## begin EXTRACTED TEXT

Mathematical Formula

Vanilla RNN:

h_t = \tanh(W_h h_{t-1} + W_x x_t + b)

LSTM:

f_t = \sigma(W_f \cdot [h_{t-1}, x_t] + b_f)

i_t = \sigma(W_i \cdot [h_{t-1}, x_t] + b_i)

\tilde{C}_t = \tanh(W_C \cdot [h_{t-1}, x_t] + b_C)

C_t = f_t \odot C_{t-1} + i_t \odot \tilde{C}_t

o_t = \sigma(W_o \cdot [h_{t-1}, x_t] + b_o)

h_t = o_t \odot \tanhC_t

GRU:

z_t = \sigma(W_z \cdot [h_{t-1}, x_t])

r_t = \sigma(W_r \cdot [h_{t-1}, x_t])

\tilde{h}_t = \tanh(W \cdot [r_t \odot h_{t-1}, x_t])

h_t = (1 - z_t) \odot h_{t-1} + z_t \odot \tilde{h}_t

Backpropagation Through Time:

\frac{\partial L}{\partial W} = \sum_{t=1}^{T} \frac{\partial L_t}{\partial W}

Step-by-Step Explanation:

RNN: Hidden state updates via tanh of linear combination of previous state and current input
LSTM Forget Gate \(f_t\): Sigmoid output 0-1 determining what fraction of cell state to keep
LSTM Input Gate \(i_t\): Sigmoid determining what fraction of candidate values to store
LSTM Candidate \(\tilde{C}_t\): New candidate values created from current input and previous hidden state
LSTM Cell State \(C_t\): Linear interpolation between old state (forgotten) and new candidate (added)

## end EXTRACTED TEXT

# TO DO
1) Reproduce the records verbatim, starting at the line with "What distance from the image-taking" and running through the last line of the records.
2) Carry on the text about recurrent network equations, picking up after its final line.
The text and the records that follow it come from separate sources.

## begin MATERIAL

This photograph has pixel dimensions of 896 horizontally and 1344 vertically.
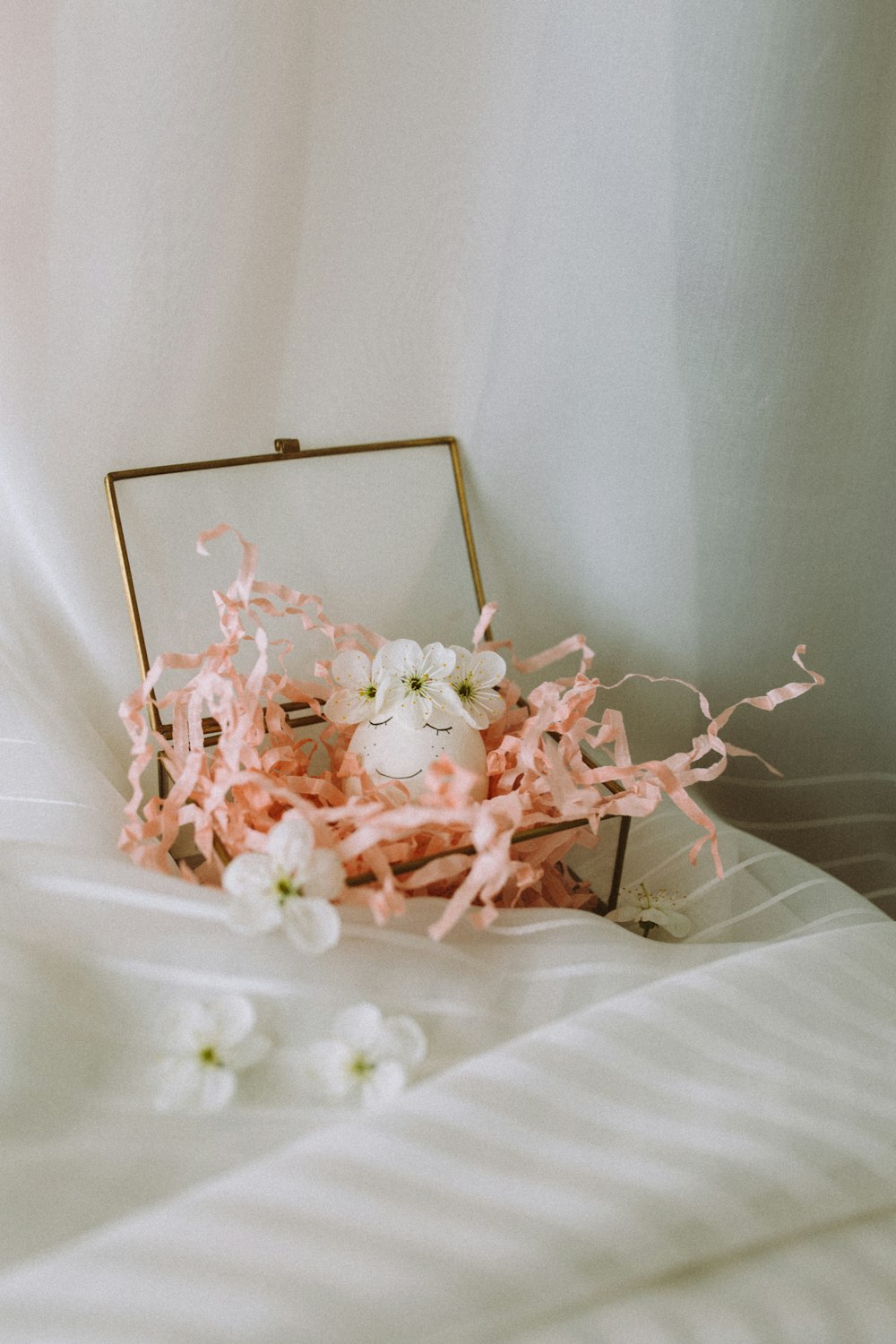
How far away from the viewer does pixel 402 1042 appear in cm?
56

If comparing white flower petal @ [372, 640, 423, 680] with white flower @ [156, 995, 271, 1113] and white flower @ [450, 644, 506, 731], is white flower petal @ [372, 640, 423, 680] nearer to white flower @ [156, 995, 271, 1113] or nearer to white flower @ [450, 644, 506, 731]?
white flower @ [450, 644, 506, 731]

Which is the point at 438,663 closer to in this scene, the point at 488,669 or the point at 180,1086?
the point at 488,669

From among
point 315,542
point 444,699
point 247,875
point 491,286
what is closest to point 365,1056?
point 247,875

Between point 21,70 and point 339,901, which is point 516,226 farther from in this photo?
point 339,901

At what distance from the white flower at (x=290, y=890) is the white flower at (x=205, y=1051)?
0.16 feet

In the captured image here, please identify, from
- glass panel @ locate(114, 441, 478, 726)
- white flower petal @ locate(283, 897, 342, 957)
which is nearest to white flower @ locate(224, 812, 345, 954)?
white flower petal @ locate(283, 897, 342, 957)

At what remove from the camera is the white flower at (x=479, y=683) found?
715 millimetres

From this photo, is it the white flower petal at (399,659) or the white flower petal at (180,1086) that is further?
the white flower petal at (399,659)

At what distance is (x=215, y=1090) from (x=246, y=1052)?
0.02 meters

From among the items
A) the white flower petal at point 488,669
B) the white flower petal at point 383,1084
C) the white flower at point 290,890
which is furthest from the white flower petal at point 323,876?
the white flower petal at point 488,669

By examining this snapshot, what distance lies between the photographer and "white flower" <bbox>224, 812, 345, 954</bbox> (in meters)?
0.55

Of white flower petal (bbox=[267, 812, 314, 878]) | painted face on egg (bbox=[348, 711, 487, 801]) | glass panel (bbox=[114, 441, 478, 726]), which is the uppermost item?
glass panel (bbox=[114, 441, 478, 726])

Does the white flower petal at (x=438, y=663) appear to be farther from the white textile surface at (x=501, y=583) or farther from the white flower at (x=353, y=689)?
the white textile surface at (x=501, y=583)

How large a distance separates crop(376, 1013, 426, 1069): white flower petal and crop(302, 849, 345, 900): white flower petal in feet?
0.27
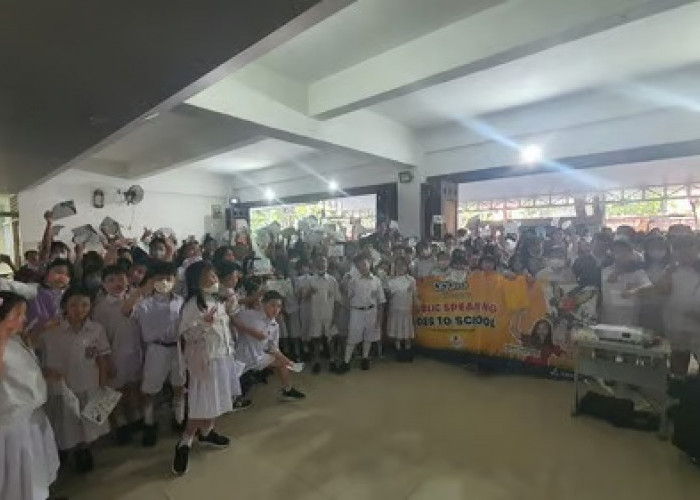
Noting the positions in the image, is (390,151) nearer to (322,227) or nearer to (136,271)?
(322,227)

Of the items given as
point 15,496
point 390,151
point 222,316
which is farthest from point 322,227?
point 15,496

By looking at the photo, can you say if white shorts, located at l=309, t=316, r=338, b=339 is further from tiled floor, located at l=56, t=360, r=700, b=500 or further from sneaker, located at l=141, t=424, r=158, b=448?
sneaker, located at l=141, t=424, r=158, b=448

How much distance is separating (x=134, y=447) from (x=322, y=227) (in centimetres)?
513

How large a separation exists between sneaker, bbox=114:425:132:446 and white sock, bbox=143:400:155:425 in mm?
163

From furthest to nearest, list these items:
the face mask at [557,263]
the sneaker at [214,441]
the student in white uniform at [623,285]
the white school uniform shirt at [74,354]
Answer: the face mask at [557,263] < the student in white uniform at [623,285] < the sneaker at [214,441] < the white school uniform shirt at [74,354]

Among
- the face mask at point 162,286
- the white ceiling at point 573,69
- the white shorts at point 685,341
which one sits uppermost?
the white ceiling at point 573,69

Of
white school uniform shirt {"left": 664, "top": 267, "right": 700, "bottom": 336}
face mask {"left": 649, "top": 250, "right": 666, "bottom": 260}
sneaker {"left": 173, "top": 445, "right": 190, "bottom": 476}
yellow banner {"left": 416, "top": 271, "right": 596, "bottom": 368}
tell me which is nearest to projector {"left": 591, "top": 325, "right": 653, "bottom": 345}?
white school uniform shirt {"left": 664, "top": 267, "right": 700, "bottom": 336}

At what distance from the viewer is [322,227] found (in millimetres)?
7559

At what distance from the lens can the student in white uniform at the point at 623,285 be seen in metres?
3.52

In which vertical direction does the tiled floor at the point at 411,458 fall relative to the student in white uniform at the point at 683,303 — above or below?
below

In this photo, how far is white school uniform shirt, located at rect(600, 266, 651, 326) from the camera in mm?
3520

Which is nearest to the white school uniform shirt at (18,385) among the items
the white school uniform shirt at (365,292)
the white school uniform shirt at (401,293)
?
the white school uniform shirt at (365,292)

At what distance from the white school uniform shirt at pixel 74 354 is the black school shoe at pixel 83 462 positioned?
1.38 feet

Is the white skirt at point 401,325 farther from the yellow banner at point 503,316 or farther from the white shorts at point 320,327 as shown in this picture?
the white shorts at point 320,327
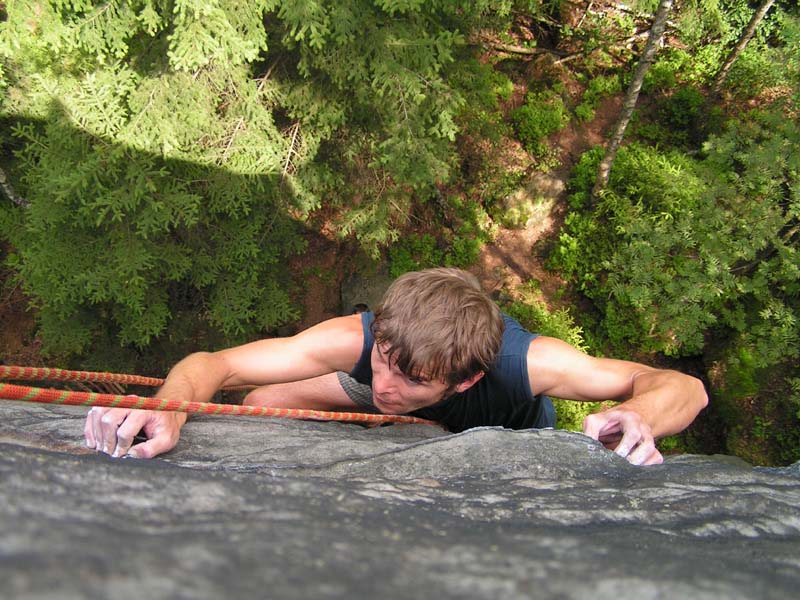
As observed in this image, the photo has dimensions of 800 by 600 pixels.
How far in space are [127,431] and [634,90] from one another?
7.86 meters

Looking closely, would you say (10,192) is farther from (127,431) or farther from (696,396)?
(696,396)

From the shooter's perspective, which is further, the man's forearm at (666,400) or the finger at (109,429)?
the man's forearm at (666,400)

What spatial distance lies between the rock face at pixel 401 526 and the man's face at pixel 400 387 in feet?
2.57

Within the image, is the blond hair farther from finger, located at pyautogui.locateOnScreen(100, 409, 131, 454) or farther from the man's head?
finger, located at pyautogui.locateOnScreen(100, 409, 131, 454)

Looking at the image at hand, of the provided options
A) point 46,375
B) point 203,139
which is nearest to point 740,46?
point 203,139

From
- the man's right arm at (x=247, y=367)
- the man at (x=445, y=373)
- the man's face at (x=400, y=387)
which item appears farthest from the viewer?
the man's face at (x=400, y=387)

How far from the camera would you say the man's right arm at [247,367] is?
187 centimetres

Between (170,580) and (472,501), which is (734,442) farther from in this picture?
(170,580)

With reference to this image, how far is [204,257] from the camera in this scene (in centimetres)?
691

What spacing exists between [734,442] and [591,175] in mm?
4706

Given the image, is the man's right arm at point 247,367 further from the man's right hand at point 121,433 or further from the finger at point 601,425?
the finger at point 601,425

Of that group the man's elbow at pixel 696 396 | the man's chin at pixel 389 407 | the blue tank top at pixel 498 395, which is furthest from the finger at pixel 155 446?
the man's elbow at pixel 696 396

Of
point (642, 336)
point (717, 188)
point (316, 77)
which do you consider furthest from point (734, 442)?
point (316, 77)

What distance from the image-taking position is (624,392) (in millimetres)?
2938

## end MATERIAL

# OUTPUTS BY TASK
1)
What distance from the image-taking position is (624,392) (in millimetres)?
2938

2)
LSTM Output Gate \(o_t\): Sigmoid determining what fraction of cell state to output as hidden state
GRU Update Gate \(z_t\): Controls balance between keeping old state and accepting new candidate
GRU Reset Gate \(r_t\): Determines how much past information to forget when computing candidate
BPTT: Sum gradients across time steps since weights are shared

Real-World Use Cases

Machine Translation

Google Translate (pre-Transformer) using bidirectional LSTM encoder-decoder

Speech Recognition

Apple Siri using LSTM acoustic models for phoneme prediction

Text Generation

Character-level RNNs generating Shakespeare-style prose or code

Time Series Prediction

Stock price forecasting and anomaly detection in financial markets

Music Generation

Google Magenta using LSTM to compose original melodies

Named Entity Recognition

BiLSTM-CRF models extracting person names and organizations from text

Implementation

Manual Implementation (No Libraries)

The LSTMCell implements complete forward pass with all four gates (forget, input, candidate, output) and cell state update. The backward pass implements truncated backpropagation through time. GRUCell shows the simpler two-gate architecture. LSTM maintains separate cell and hidden states while GRU merges them, using update gate to control information flow.

import numpy as np

class LSTMCell:
    def __init__(self, input_size, hidden_size):
        self.input_size = input_size
        self.hidden_size = hidden_size
        
        # Xavier initialization
        concat_size = input_size + hidden_size
        self.W_f = np.random.randn(concat_size, hidden_size) * np.sqrt(2.0 / concat_size)
        self.W_i = np.random.randn(concat_size, hidden_size) * np.sqrt(2.0 / concat_size)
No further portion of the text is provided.